Text passage:
***
Ok, this is what I was afraid of, you can still try this last mod as a method - but the predominate problem this is from the LACK of power the driver will produce - the part (your EKL converted part) can't generate enough "juice" to turn the MOSFET on directly.

So if you want to continue with this - I'll leave this here to be expanded on later once someone comes along and wants/needs extra help - I cannot blame you for the effort for this is not meant to be done by a novice nor anyone with little first time experience with RF circuits.

Else it ok, to restore the board back to OEM and use a 1969 but 2166 cannot be used very well - look at the schematically changes supplied here and you'll see that the 2166 is not the right part for either UNLESS you only use it on the FINAL. Else keep the 2314 for best results using a 2078 or 1969 as the Final.

Also, I need to know if you removed all the parts I mentioned?

R81 and L11 - R81 needs to be a Jumper - Reinstall L11 and try again...
If power Returns - you're ok...just finish up and move on...
  • - did you also remove RFC4? (Hope you SAVED this part...)
    • This part "shorts out" DC voltage present past R81 back to the Driver - it's for RF only
R81 if it's left in there - will hinder the turn on voltage and the power trying to get to the MOSFET to turn on.

Don't worry, you have several options...we have not done everything we can to make this work...we've only done the EASIER mods to make it work - let's get back in there to finish...

Ok, read this thru because as you have already found out - the radio not set up for this conversion - so what works for Cobra and Uniden does not work on the Midland/CTE designs...
***
Task material:
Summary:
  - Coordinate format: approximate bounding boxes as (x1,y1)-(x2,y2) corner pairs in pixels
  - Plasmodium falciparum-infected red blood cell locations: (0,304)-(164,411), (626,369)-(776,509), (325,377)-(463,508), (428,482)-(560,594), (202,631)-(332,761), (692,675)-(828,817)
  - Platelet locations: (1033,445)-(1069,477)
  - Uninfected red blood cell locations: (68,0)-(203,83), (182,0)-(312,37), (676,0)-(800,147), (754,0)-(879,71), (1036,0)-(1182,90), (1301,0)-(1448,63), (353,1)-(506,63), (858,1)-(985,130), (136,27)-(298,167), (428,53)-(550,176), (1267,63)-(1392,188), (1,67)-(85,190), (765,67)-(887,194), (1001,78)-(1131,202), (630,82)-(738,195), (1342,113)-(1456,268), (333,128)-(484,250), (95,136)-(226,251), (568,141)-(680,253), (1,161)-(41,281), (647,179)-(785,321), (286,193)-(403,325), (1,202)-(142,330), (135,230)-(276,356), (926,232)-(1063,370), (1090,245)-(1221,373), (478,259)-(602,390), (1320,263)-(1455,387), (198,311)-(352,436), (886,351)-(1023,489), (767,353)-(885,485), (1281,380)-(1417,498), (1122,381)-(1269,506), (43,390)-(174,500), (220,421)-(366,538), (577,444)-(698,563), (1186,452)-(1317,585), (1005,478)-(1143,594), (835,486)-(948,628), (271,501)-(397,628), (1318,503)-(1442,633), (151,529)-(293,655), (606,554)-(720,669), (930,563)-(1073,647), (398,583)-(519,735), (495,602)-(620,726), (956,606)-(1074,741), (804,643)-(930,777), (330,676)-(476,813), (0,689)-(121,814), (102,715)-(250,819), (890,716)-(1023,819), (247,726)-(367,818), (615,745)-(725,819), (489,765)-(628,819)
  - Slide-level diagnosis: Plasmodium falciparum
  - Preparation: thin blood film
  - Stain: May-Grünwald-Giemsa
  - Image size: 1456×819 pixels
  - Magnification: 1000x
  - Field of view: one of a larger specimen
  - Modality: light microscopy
***
What to work on:
(a) List every radio brand that the radio modification text names.
(b) Replace "locations" with "positions" in the entries, covering only the part that runs from their first line through the line containing "- Platelet locations: (1033,445)-(1069,477)", and give that part back with nothing else changed.

The responses:
(a) Cobra, Uniden, Midland, CTE

(b)
Summary:
  - Coordinate format: approximate bounding boxes as (x1,y1)-(x2,y2) corner pairs in pixels
  - Plasmodium falciparum-infected red blood cell positions: (0,304)-(164,411), (626,369)-(776,509), (325,377)-(463,508), (428,482)-(560,594), (202,631)-(332,761), (692,675)-(828,817)
  - Platelet positions: (1033,445)-(1069,477)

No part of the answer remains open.